◆ Task statement
Quote only the lines that start at the line with "Which stands further" and run to the end of the entries; omit the pictures.

═══ Data supplied ═══

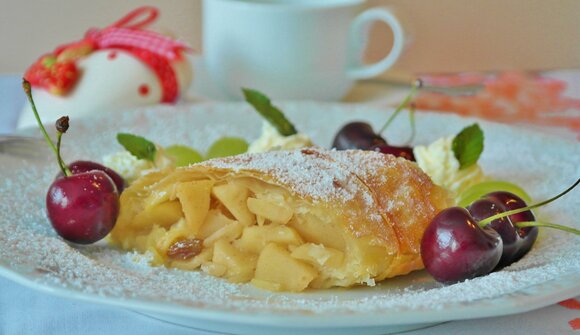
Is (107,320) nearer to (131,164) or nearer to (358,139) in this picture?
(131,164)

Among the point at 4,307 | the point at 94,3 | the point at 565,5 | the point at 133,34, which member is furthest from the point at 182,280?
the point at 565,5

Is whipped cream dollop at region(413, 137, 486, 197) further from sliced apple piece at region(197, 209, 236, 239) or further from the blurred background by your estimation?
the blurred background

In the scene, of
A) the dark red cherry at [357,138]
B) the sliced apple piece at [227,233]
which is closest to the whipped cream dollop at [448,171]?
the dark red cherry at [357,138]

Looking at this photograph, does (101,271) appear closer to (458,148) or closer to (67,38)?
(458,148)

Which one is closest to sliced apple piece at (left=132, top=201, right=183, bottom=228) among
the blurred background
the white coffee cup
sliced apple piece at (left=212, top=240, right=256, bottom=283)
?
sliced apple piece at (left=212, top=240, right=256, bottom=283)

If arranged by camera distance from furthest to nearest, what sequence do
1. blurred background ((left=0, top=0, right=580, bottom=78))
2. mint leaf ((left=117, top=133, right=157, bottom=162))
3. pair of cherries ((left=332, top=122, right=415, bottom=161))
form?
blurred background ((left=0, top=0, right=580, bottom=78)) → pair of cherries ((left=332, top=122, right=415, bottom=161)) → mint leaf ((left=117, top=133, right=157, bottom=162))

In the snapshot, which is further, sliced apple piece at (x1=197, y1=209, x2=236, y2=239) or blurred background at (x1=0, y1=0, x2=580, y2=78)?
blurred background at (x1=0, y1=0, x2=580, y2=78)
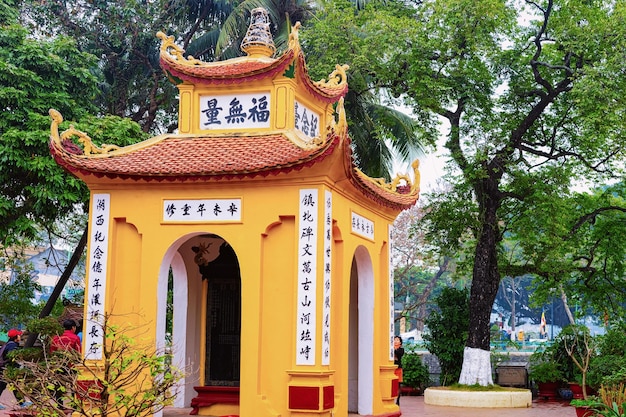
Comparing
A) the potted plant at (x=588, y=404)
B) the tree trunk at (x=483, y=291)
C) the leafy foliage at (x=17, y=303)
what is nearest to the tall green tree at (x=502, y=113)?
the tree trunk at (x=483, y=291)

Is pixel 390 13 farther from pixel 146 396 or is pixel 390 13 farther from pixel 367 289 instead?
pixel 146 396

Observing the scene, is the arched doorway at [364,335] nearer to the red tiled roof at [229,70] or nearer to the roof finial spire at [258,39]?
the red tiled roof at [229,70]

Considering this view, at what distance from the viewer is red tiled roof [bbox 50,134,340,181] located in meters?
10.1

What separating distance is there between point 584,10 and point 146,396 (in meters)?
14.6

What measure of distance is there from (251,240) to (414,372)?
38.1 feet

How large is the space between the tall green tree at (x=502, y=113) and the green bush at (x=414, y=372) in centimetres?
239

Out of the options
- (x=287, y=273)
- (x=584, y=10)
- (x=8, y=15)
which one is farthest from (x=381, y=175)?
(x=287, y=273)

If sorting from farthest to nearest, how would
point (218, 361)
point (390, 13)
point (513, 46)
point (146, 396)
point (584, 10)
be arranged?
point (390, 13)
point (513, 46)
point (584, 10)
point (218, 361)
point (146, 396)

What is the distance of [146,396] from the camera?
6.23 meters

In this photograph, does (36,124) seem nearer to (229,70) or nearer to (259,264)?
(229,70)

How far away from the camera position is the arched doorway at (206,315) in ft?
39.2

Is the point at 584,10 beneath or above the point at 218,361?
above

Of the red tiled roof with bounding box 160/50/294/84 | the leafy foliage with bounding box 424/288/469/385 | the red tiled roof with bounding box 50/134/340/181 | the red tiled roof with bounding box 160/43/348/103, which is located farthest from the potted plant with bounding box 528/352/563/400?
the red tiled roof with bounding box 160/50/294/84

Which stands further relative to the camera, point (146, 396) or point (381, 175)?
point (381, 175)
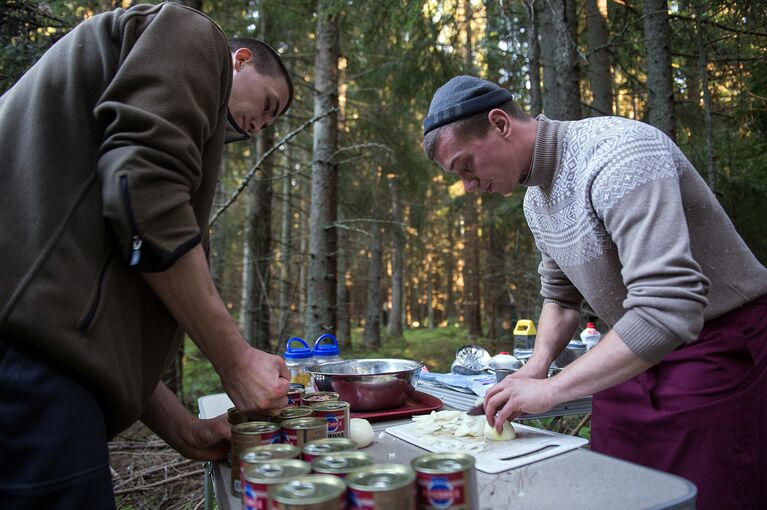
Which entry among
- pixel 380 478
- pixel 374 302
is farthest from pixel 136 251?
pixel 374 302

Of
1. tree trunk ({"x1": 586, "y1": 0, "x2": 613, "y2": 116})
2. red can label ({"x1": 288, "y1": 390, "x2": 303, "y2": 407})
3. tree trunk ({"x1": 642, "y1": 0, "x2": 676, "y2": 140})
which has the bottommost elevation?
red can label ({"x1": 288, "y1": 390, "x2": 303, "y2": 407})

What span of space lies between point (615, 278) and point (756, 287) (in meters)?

═══

◆ Task solution
Which stands further relative to the camera, point (146, 396) or point (381, 175)?
point (381, 175)
Which entry among
- pixel 380 478
- pixel 374 302
is farthest from pixel 136 251?
pixel 374 302

Of
1. tree trunk ({"x1": 586, "y1": 0, "x2": 613, "y2": 116})
2. red can label ({"x1": 288, "y1": 390, "x2": 303, "y2": 407})
3. tree trunk ({"x1": 642, "y1": 0, "x2": 676, "y2": 140})
which has the bottommost elevation?
red can label ({"x1": 288, "y1": 390, "x2": 303, "y2": 407})

What span of space lies between point (615, 278) and point (756, 287) (in meters)?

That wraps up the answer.